- [Given request]:
Pull every text line from the data below and reproduce it verbatim, leaving the pictures out of your answer.

- [Exercise inputs]:
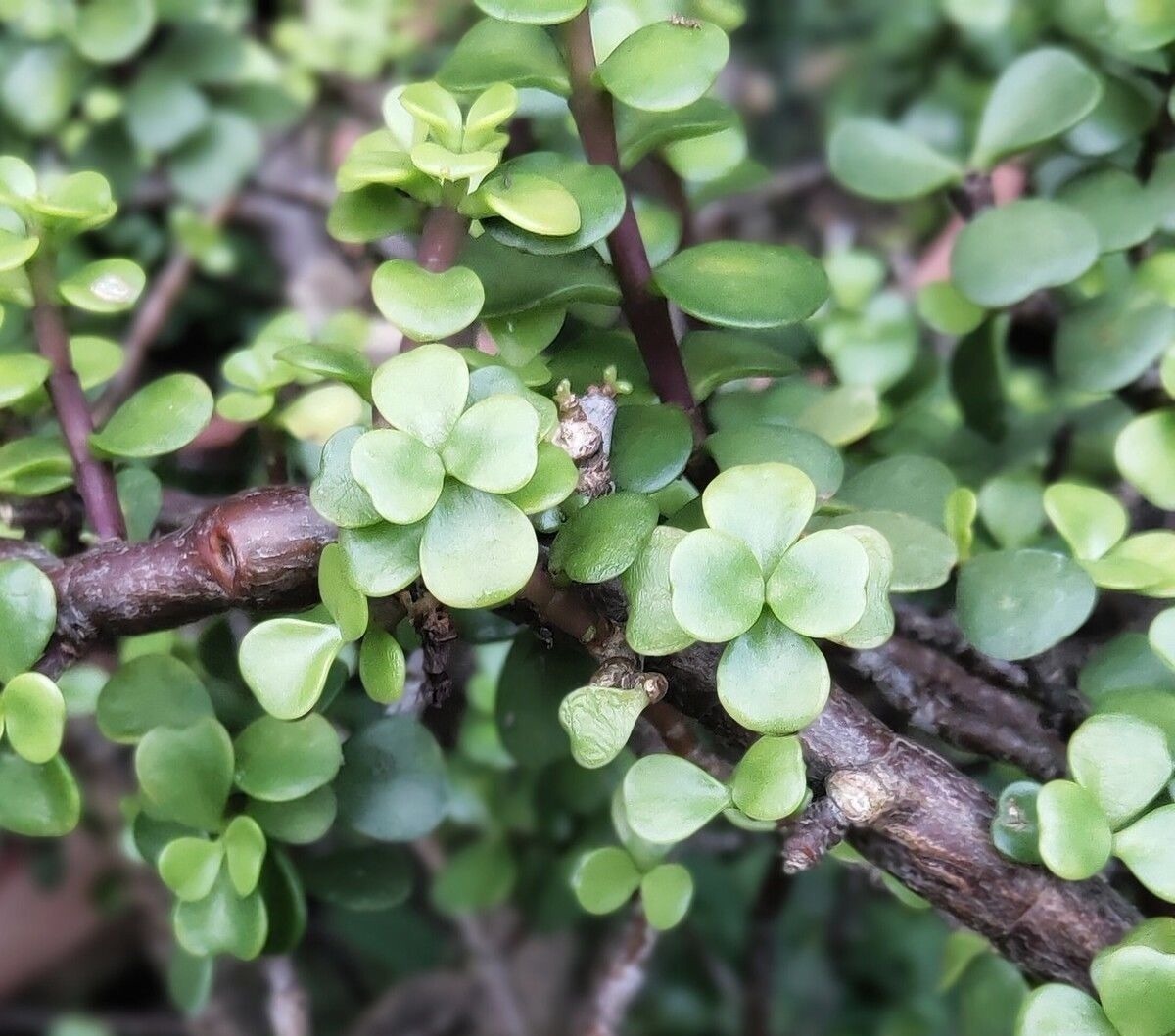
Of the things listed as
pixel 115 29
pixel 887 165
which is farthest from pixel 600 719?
pixel 115 29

- [Full answer]:
Of the things listed as
pixel 115 29
pixel 887 165
which is farthest from pixel 600 719?
pixel 115 29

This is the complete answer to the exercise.